Liang et al evaluated the importance of tumor size in predicting the likelihood of HCC recurrence following surgical resection. In this retrospective study, a total of 813 cirrhotic patients who underwent curative-intent hepatectomy for solitary HCC without macrovascular invasion between 2001 and 2014 were evaluated. Overall, 464 patients had tumor size ≤ 5 cm, and 349 had tumor size > 5 cm. The 5-year RFS and OS rates were 38.3% and 61.5% in the ≤ 5 cm group, compared with 25.1% and 59.9% in the > 5 cm group. Long-term survival outcomes were significantly worse as tumor size increased. Multivariate analysis indicated that tumor size > 5 cm was an independent risk factor for tumor recurrence and long-term survival.

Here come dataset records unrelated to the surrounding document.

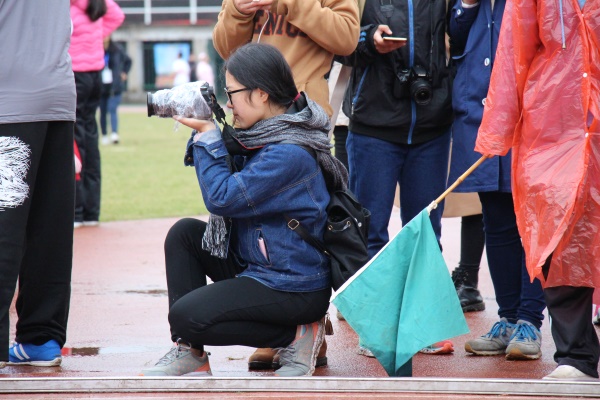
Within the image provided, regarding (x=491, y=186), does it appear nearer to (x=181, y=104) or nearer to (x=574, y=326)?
(x=574, y=326)

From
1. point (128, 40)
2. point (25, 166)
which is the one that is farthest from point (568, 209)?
point (128, 40)

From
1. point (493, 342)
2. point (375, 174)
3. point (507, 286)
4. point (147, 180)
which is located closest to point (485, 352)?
point (493, 342)

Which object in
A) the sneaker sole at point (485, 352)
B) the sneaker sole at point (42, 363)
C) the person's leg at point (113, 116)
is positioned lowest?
the person's leg at point (113, 116)

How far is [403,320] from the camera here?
388cm

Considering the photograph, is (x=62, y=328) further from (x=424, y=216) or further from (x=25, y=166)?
(x=424, y=216)

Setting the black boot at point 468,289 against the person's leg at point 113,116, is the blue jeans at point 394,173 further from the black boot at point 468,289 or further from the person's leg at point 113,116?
the person's leg at point 113,116

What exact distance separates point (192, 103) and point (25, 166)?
0.80 metres

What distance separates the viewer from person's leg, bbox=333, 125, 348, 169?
6102 millimetres

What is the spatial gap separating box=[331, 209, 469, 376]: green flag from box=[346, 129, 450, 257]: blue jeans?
38.3 inches

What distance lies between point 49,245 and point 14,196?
316mm

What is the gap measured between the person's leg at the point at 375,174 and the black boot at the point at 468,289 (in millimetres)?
899

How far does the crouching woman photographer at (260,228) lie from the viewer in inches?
155

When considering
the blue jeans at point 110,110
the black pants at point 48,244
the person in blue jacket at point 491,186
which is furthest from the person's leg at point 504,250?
the blue jeans at point 110,110

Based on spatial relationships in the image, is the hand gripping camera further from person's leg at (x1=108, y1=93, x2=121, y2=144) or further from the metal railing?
the metal railing
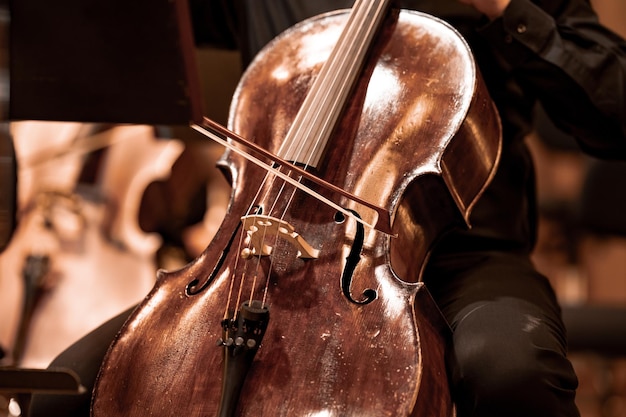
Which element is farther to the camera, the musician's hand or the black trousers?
the musician's hand

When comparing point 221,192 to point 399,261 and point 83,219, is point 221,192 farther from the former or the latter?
point 399,261

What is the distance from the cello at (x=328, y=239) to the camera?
88cm

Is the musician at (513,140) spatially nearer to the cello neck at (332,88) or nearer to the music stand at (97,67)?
the cello neck at (332,88)

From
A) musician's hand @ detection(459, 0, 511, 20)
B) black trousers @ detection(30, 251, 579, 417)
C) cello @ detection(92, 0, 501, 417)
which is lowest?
black trousers @ detection(30, 251, 579, 417)

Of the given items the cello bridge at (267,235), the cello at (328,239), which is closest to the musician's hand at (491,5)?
the cello at (328,239)

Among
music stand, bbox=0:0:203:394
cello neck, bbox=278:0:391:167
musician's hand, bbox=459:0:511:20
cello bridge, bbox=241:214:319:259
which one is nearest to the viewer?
music stand, bbox=0:0:203:394

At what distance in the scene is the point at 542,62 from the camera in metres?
1.29

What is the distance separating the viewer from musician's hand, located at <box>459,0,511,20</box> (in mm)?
1262

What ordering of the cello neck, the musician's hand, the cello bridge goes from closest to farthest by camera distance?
1. the cello bridge
2. the cello neck
3. the musician's hand

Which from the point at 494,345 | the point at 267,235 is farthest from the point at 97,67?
the point at 494,345

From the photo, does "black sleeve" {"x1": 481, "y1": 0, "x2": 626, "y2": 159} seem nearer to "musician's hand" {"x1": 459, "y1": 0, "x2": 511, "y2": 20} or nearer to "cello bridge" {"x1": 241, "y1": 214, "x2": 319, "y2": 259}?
"musician's hand" {"x1": 459, "y1": 0, "x2": 511, "y2": 20}

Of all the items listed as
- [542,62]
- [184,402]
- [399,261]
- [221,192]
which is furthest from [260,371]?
[221,192]

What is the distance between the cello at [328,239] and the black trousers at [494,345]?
46 millimetres

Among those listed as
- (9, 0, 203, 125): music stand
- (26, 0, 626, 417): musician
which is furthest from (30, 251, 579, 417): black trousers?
(9, 0, 203, 125): music stand
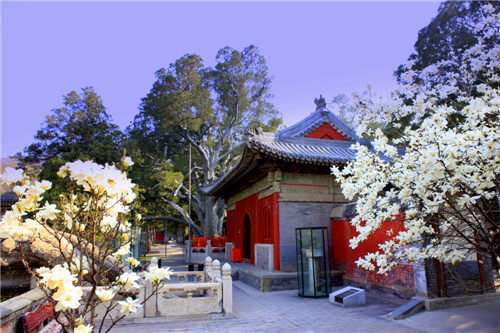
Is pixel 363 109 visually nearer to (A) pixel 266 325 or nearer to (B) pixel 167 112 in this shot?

Finally, Sulaiman et al reported the survival rate of the early and intermediate stage HCC patients who underwent radiofrequency ablation (RFA). In this retrospective analysis, patients with BCLC A and B HCC who underwent RFA treatments between January 2015 to December 2017 were evaluated. Out of 62 patients 46 (74.2%) were reported to have RFA as their only first line of treatment, while 12 (25.8%) were reported to have a combination of RFA and other therapeutic modalities. At a mean follow up of 27 months, the survival rate at 12 and 36 months in patients who received RFA was 82.3% and 57.8%, respectively. A relatively high 36-month survival rate was seen in patients who had a response to RFA compared to the non-response group (100% vs 44.8%, P = 0.021). In terms of prognosis, BCLC staging of liver cancer and response after RFA were significantly associated with survival.